## Directions for this task:
If pictures appear in the lines below, skip them and copy exactly the lines from the one containing "Center for Sundhed" through the one containing "Appartement à vendre", and nothing else.

## Data for this exercise:
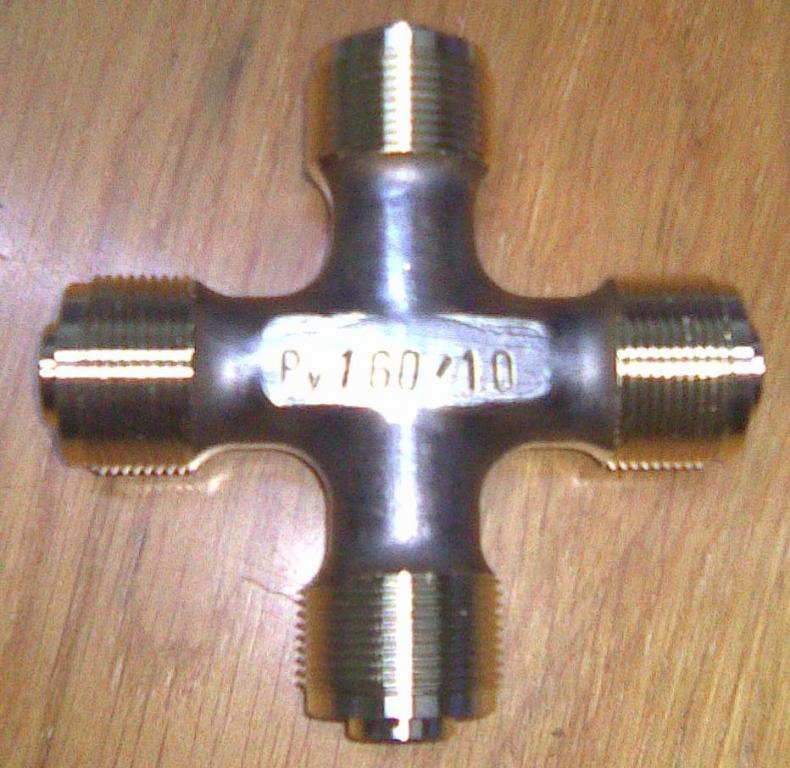 Трубная крестовина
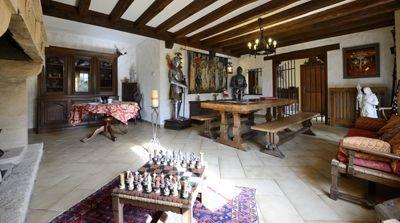 Salle à manger de la Propriété avec Chambres d'hôtes et gîte à vendre à Vezac près Sarlat en Dordogne
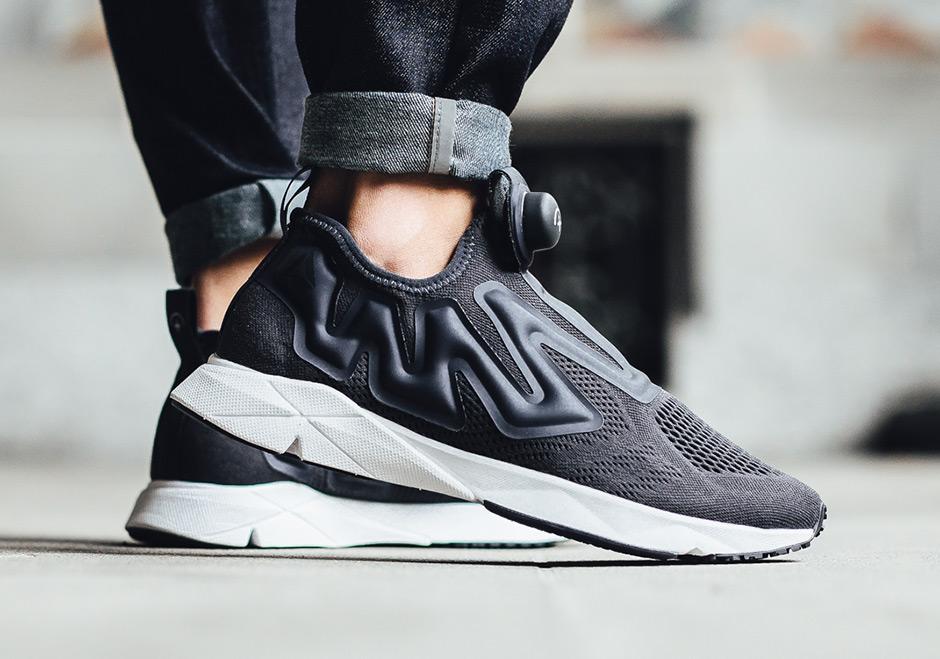 90s pump sneakers
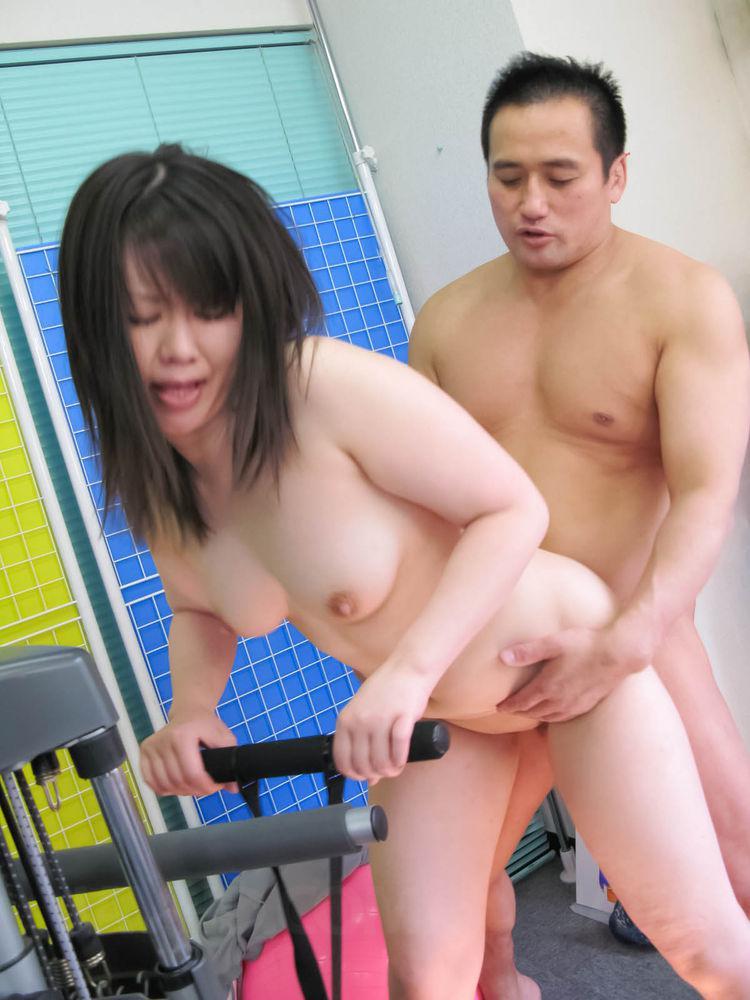 Хорошенькая азиатская дама Seira Rando желает заниматься отсосом и игрушки в своей пизде
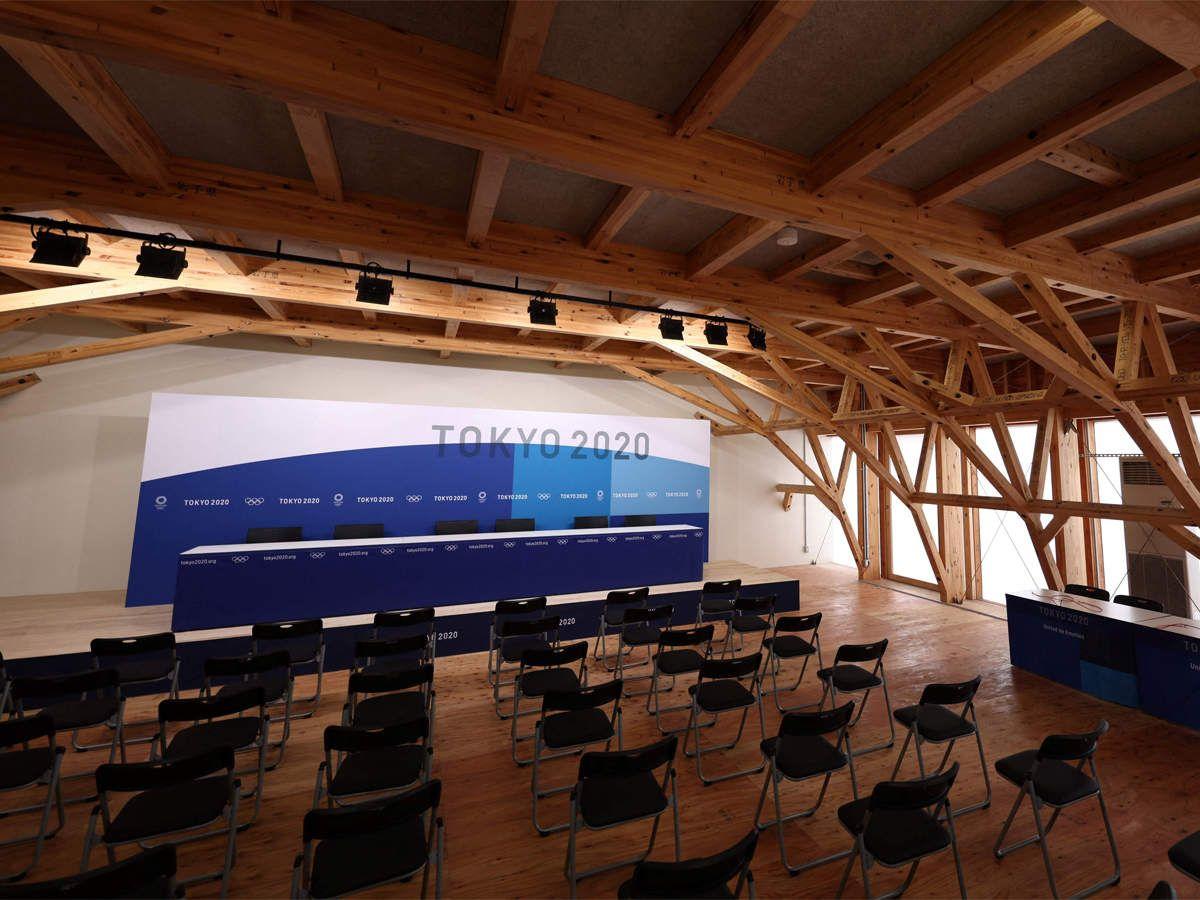विलेज में 2500 मीडिया मेंबर्स को 24 घंटे विलेज की फैसिलिटी इस्तेमाल करने की इजाजत होगी। प्रेस कॉन्फ्रेंस हॉल में 750 लोगों के बैठने की क्षमता है।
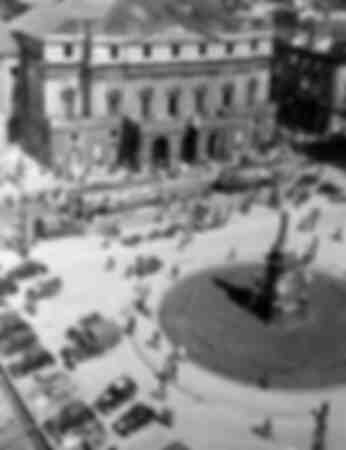 Piazza della Scala i Milano 1945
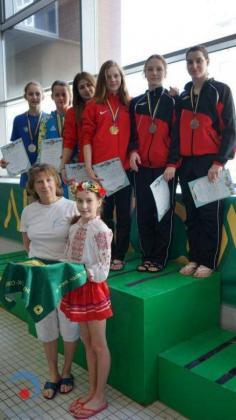 Первое общекомандное место и 28 медалей привезли наши спортсмены со всеукраинского первенства по прыжкам в воду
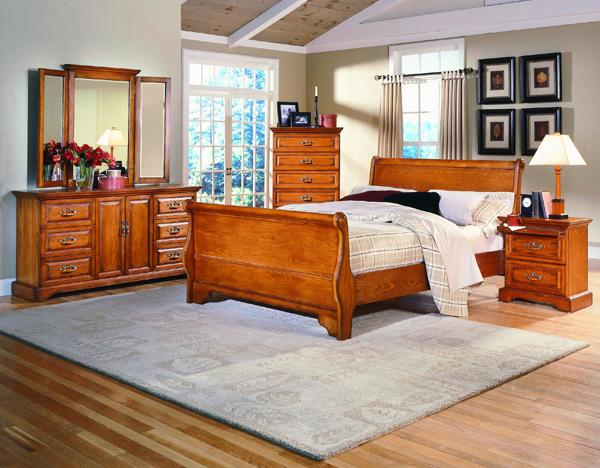 Madison Manor Oak Classics 5 Piece Queen Bedroom Set   Item Number: 1133  Queen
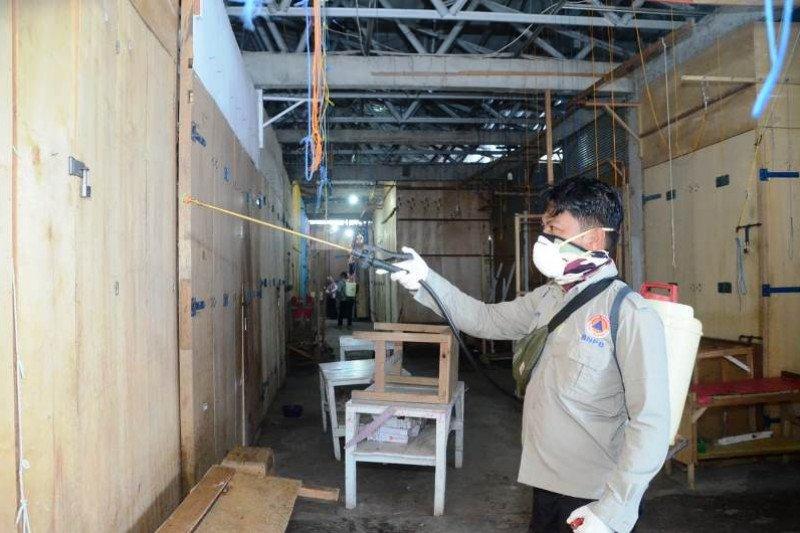 Tim Gugus COVID-19 sterilisasi fasilitas umum di Kabupaten Majene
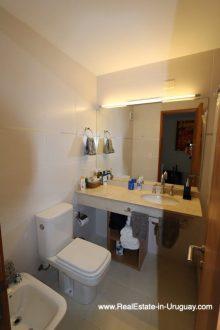 Guest Bathroom of Bright Modern Apartment with Sea Views in Punta del Este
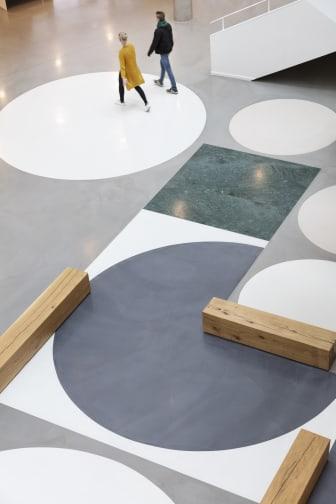 Center for Sundhed Holstebro, integreret kunst i gulvet i atriet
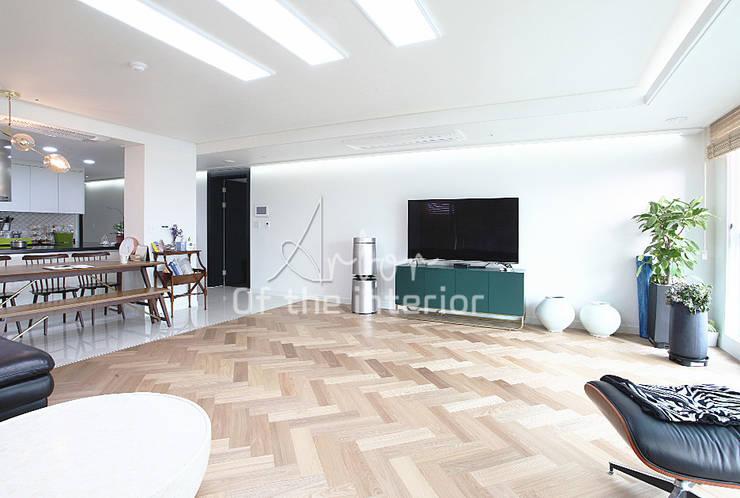 해외 휴양지 호텔같은 여름 인테리어 55평 아파트 실내 홈스타일링: 디자인 아버의  거실,모던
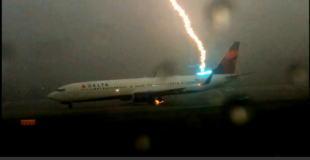 【衝撃動画】旅客機への落雷の瞬間。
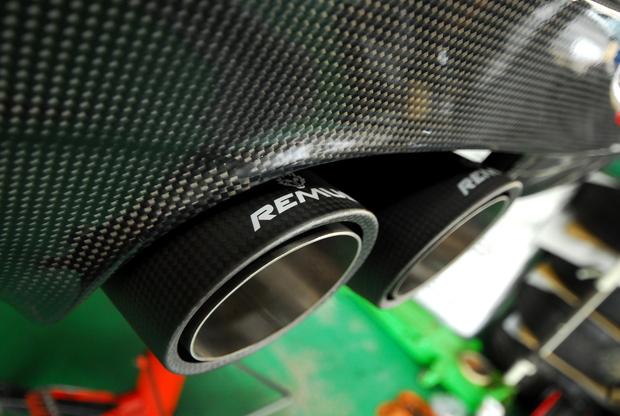 REMUS E90 335i Carbonテール (2).JPG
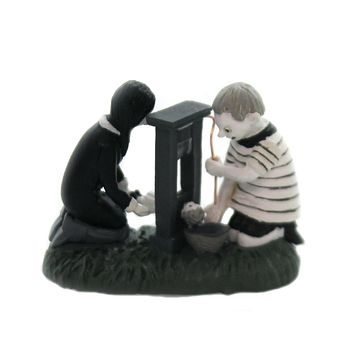 Department 56 Accessory WEDNESDAY & THE BOY PUGSLEY The Addams Family 6002952
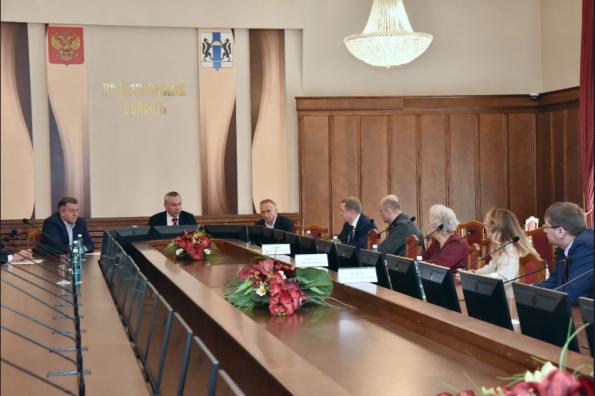 Андрей Травников провёл рабочую встречу с лидерами партий, прошедших в Законодательное Собрание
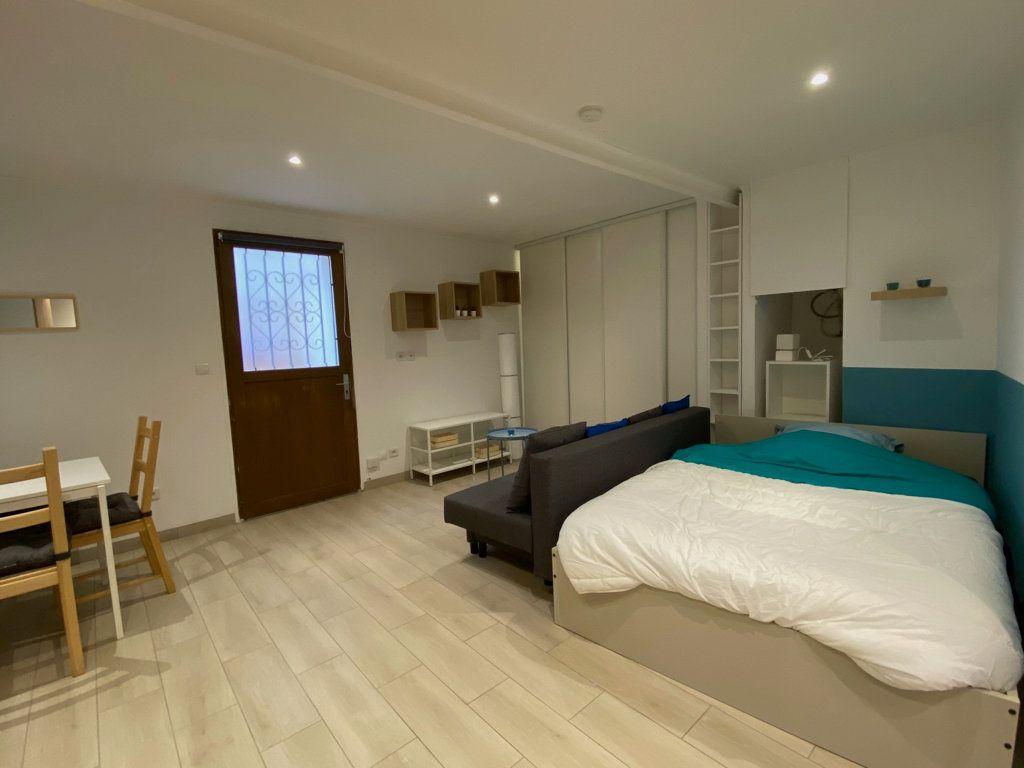 Appartement à vendre 1 26m2 à Nice vignette-3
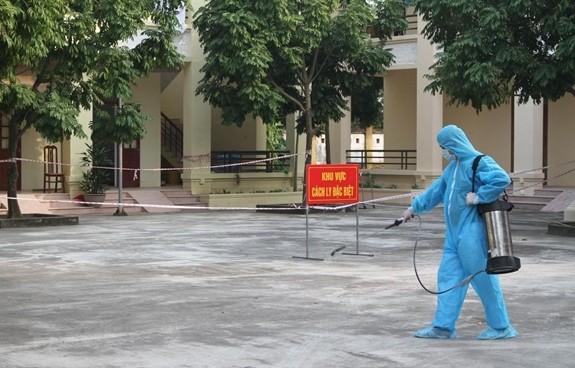 Việt Nam ghi nhận 3 người mắc COVID-19 được cách ly ngay khi nhập cảnh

## Answer section:
 Center for Sundhed Holstebro, integreret kunst i gulvet i atriet
 해외 휴양지 호텔같은 여름 인테리어 55평 아파트 실내 홈스타일링: 디자인 아버의  거실,모던
 【衝撃動画】旅客機への落雷の瞬間。
 REMUS E90 335i Carbonテール (2).JPG
 Department 56 Accessory WEDNESDAY & THE BOY PUGSLEY The Addams Family 6002952
 Андрей Травников провёл рабочую встречу с лидерами партий, прошедших в Законодательное Собрание
 Appartement à vendre 1 26m2 à Nice vignette-3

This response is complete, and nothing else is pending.